• **PAGE EXCERPT**:
DOBBS: Peninsula and Oriental Steam Navigation is a British privately owned company. Dubai Ports World is a UAE government controlled and owned company. You see the difference, of course. And furthermore, the money used to fund the 9/11 attacks, most of it, in fact, was sent to the hijackers through the UAE banking system. In fact, two of the hijackers were originally from the UAE. The UAE stonewalled U.S. efforts to track al Qaeda bank accounts after 9/11. In addition, the Emirates does not recognize Israel as a sovereign state. And the UAE was a transfer point for shipments of nuclear technology to Iran, North Korea and Libya.

DOBBS: President Bush's family and members of the Bush administration have long-standing business connections with the United Arab Emirates, and those connections are raising new concerns and questions tonight in some quarters about why the president is defying his very own party leadership and his party in defending the Dubai port deal.

Christine Romans reports.

(BEGIN VIDEOTAPE)

CHRISTINE ROMANS, CNN CORRESPONDENT (voice over): The oil-rich United Arab Emirates is a major investor in The Carlyle Group, the private equity investment firm where President Bush's father once served as senior adviser and is a who's who of former high-level government officials. Just last year, Dubai International Capital, a government-backed buyout firm, invested in an $8 billion Carlyle fund.

• **SHORT PROBLEM 1**:
Answer these questions from the news transcript:
(a) Who owns Dubai Ports World?
(b) How many of the hijackers were originally from the UAE?
(c) How large was the Carlyle fund that Dubai International Capital invested in last year?
The transcript and the records have no connection to each other.

Bounding box annotation entries:
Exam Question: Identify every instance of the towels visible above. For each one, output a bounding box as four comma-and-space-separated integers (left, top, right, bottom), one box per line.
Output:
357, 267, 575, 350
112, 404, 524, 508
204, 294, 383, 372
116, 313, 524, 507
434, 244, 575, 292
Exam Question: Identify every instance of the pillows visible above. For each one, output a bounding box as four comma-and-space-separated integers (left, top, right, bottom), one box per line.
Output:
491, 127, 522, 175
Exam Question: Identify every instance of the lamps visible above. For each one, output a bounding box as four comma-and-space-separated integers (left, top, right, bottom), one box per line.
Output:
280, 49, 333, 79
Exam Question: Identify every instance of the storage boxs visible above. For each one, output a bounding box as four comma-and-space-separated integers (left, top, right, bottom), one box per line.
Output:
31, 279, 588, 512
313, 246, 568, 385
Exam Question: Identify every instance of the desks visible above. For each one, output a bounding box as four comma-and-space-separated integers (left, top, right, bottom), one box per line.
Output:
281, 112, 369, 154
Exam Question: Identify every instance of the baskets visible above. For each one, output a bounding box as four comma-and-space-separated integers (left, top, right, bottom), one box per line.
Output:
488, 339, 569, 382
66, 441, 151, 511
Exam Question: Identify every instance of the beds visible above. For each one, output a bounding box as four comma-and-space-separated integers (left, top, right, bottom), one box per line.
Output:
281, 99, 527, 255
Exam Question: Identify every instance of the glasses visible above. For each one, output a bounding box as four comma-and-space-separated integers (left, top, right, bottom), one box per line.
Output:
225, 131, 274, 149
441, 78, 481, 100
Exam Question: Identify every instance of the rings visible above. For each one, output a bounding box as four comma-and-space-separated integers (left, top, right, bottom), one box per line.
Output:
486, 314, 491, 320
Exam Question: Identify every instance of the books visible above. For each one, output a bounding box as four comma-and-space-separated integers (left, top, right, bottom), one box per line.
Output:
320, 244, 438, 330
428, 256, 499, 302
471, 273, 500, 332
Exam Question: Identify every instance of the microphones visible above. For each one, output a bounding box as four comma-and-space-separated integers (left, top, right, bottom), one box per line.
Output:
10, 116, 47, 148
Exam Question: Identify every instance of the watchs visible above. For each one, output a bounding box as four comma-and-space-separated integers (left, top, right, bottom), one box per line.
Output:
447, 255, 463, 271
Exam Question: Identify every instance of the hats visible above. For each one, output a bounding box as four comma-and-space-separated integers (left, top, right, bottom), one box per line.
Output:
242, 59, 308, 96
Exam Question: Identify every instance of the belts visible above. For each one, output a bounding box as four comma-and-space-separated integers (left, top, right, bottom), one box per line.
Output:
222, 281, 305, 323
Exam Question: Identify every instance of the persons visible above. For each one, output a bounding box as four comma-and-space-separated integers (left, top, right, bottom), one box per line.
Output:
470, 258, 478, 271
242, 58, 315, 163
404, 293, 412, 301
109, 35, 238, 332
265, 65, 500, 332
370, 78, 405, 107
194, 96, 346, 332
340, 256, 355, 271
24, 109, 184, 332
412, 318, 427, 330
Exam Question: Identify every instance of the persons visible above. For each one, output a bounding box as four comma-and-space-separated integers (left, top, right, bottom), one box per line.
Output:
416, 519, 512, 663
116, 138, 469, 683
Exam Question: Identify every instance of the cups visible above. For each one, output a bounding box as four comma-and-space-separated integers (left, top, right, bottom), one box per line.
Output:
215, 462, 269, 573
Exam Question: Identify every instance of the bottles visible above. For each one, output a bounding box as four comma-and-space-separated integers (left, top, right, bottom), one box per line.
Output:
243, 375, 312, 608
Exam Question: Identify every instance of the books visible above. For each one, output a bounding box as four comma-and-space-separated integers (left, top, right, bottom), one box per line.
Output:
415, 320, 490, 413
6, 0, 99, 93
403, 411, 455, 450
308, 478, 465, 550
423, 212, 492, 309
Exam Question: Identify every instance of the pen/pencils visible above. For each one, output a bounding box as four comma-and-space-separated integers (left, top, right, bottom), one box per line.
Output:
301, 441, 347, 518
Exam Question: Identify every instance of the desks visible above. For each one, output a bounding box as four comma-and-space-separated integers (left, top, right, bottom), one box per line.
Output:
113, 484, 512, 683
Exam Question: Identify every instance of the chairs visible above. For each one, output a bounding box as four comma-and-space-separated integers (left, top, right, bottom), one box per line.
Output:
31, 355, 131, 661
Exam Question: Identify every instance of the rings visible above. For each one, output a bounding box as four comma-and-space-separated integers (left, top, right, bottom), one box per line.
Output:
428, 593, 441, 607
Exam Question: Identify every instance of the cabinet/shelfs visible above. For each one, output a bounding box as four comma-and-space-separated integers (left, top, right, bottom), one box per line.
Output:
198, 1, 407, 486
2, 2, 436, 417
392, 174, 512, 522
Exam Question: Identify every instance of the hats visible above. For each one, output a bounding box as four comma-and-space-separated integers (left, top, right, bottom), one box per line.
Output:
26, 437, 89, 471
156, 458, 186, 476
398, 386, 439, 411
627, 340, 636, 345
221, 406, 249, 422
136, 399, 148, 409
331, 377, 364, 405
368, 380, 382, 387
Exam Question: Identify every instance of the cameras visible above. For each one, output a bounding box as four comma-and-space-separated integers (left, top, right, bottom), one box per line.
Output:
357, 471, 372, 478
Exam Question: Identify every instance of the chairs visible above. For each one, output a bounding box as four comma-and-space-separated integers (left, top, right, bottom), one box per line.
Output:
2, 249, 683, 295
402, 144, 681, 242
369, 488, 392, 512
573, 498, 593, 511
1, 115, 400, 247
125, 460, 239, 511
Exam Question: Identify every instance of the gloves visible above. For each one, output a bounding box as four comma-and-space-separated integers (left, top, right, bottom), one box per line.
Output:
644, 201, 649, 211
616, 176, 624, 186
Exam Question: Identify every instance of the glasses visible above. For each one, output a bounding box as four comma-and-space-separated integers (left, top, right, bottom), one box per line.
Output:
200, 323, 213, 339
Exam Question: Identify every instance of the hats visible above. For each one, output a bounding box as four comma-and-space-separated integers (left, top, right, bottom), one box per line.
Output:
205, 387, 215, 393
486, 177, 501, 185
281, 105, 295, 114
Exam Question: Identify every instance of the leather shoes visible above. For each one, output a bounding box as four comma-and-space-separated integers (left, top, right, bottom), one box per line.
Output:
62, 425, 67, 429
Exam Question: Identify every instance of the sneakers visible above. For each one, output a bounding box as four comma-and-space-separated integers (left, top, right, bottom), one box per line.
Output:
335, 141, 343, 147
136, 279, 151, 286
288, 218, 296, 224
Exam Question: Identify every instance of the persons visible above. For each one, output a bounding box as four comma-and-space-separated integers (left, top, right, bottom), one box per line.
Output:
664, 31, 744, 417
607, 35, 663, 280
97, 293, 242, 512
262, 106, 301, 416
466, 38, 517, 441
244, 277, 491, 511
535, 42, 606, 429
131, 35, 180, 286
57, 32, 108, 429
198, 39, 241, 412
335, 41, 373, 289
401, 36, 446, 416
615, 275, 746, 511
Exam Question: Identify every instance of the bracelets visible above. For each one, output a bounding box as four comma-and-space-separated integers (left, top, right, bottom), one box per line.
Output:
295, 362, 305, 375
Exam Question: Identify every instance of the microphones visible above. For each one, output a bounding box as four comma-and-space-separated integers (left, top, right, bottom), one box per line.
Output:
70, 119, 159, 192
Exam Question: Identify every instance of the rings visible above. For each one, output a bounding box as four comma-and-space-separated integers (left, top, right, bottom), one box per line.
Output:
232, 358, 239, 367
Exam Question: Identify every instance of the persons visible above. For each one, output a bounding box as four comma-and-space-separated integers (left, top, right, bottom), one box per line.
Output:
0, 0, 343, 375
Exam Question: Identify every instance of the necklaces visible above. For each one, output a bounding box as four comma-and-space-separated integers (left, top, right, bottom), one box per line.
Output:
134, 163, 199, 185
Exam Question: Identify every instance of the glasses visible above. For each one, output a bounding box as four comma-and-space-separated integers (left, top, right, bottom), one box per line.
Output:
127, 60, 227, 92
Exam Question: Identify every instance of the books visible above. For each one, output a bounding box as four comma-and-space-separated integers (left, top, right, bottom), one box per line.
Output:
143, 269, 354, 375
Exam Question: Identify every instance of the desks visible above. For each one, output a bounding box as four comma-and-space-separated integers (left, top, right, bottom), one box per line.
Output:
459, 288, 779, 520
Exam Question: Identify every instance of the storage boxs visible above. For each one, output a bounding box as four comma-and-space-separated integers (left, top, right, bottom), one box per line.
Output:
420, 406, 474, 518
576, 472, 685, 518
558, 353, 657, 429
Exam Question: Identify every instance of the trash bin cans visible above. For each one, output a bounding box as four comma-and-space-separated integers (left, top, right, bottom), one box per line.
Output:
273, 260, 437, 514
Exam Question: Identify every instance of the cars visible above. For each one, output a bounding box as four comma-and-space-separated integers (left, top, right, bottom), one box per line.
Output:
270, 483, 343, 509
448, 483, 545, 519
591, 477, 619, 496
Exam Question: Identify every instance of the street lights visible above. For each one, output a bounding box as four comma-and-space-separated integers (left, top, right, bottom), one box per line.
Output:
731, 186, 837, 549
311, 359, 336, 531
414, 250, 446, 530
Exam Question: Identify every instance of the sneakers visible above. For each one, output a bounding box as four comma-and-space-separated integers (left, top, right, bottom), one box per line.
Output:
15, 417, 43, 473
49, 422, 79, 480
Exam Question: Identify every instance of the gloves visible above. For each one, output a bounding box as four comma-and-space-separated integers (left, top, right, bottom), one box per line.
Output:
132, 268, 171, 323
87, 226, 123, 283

• **SHORT PROBLEM 2**:
In the records, transcribe the part that opens with the line containing "Exam Question: Identify every instance of the necklaces" and closes with the line containing "134, 163, 199, 185".

• **SOLUTION 1**:
(a) The UAE government controls and owns it.
(b) Two.
(c) $8 billion.

• **SOLUTION 2**:
Exam Question: Identify every instance of the necklaces visible above. For each one, output a bounding box as four comma-and-space-separated integers (left, top, right, bottom), one box per line.
Output:
134, 163, 199, 185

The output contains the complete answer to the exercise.